Pero sin querer, me he alejado
del barrio al que vuelvo rápidamente porque quiero retratar con las palabras
algunos flashes del pasado que tengo almacenados en mi memoria de aquella
Fuente Nueva y de sus calles aledañas cuando mis amigos y yo solíamos rondar
por allí. Juanito Peragón “Juan Mateo” que aparece en la fotografía, -el
segundo de la izquierda agachado-, él y su padre, albañil este de reconocida
fama, ayudaron a transformar el barrio,
pues construían una casa totalmente terminada en poco más de cuarenta días,
“Los albañiles de los pobres”, así se les conocían. Al escribir el nombre de
Juanito he mirado al cielo ya que nos dejó hará más de tres décadas este buen amigo
de la infancia del que conservo muy buenos recuerdos.
Y fue así como de esta
manera, poco a poco, las nuevas construcciones fueron devorando a las tierras
próximas a la fuente, y el barrio creció de manera espectacular gracias a las divisas
ganadas con mucho esfuerzo y sacrificio en países lejanos por aquellos
emigrantes torrecampeños que ansiaban de manera primordial tener un hogar de su
propiedad.
En nuestro pueblo
existen calles que perdieron hace mucho tiempo ese rancio sabor a pueblo, -repasando,
no encuentro otra razón más que la falta de comunicación entre los vecinos-. La
Carrera Baja desde siempre ha sido y sigue siendo un ejemplo de todo lo
contrario. La recuerdo por la noche en esos inviernos de eternos temporales
donde las tintineantes luces que pendían de un lado a otro de la calle se
mecían entre la bruma, adobada esta por el olor a las ricas morcillas que
elaboraba Facundo, mezclándose este grato aroma con el de la turbia mescolanza
del chocolate, especias, y otros olores que se desparramaban de la tienda de ultramarinos de Dolores. A primeras horas de
la mañana, el ruido de las escobas de las mujeres barriendo sus puertas se
confundía con el gratificante, clic, clic, clic, salido de la barbería de
Federico,-me dijo un día que a los acordes de sus tijeras más de un cliente
quedó dormido en su sillón-. Los corrillos de tertulianos en la glorieta de la
Fuente Nueva desde primeras horas daban vida a esta plazoleta poniéndose al día
los unos a los otros de los últimos acontecimientos habidos en el pueblo. El
paso de Nuestro Padre Jesús en Semana Santa al amanecer llegando al final de la
Carrera Baja, era un privilegio poder contemplar a la tan sagrada y venerada imagen
desde allí teniendo como fondo la sierra, ya que el lucero del alba refulgía en
el cielo como caballo luminoso y pareciera aspirar querer aproximarse para ser
cirio en la procesión.

DATOS PROPORCIONADOS:
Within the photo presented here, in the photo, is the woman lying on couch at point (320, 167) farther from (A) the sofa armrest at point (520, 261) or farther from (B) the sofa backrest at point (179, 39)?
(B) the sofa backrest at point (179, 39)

EJERCICIOS:
**A)** Según el texto sobre la Fuente Nueva, ¿con qué apodo se conocía a Juanito Peragón y a su padre?
**B)** Resume en una o dos oraciones el párrafo del texto sobre la Fuente Nueva que empieza con "Y fue así como de esta manera", conservando sus datos principales.
**C)** Prosigue el texto sobre la Fuente Nueva a partir de su última oración.

RESPUESTAS:
**A)** "Los albañiles de los pobres".

**B)** Poco a poco, las nuevas construcciones ocuparon las tierras cercanas a la fuente y el barrio creció de forma espectacular. Ese crecimiento se pagó con las divisas que los emigrantes torrecampeños ganaron con gran esfuerzo en países lejanos, pues su principal deseo era tener una casa propia.

**C)**
No quiero olvidarme de
la calle Las Parras, algo más angosta pero llena de luz y con mucho encanto
donde los geranios en algunos de sus balcones han servido y sirven para alegrar
al paseante.
Cuando el grupo de
amigos regresábamos a nuestro barrio del Camino de la Estación, teníamos la
costumbre de hacerlo por La Puentecilla, donde desde una determinada casa el
olor a rebaño de cabras era muy notable. A veces, haces de ramón amontonado en
la puerta servían para identificar la vivienda del cabrero.
Hoy he querido pasear
mis recuerdos por un barrio con pueblo, por
el barrio de la Fuente Nueva que tiene el privilegio de venerar a la Virgen del
Carmen por la que en su honor, cada año, se celebra una feria cada vez más
afamada, todo, porque el barrio es una gran familia.
Amigos y amigas, espero
os haya gustado este paseo en el que algunos episodios narrados sucedieron hace
más de sesenta años, feria arriba, o feria abajo. Recuerdos todos de un barrio
al que abrazo desde la distancia de manera muy efusiva.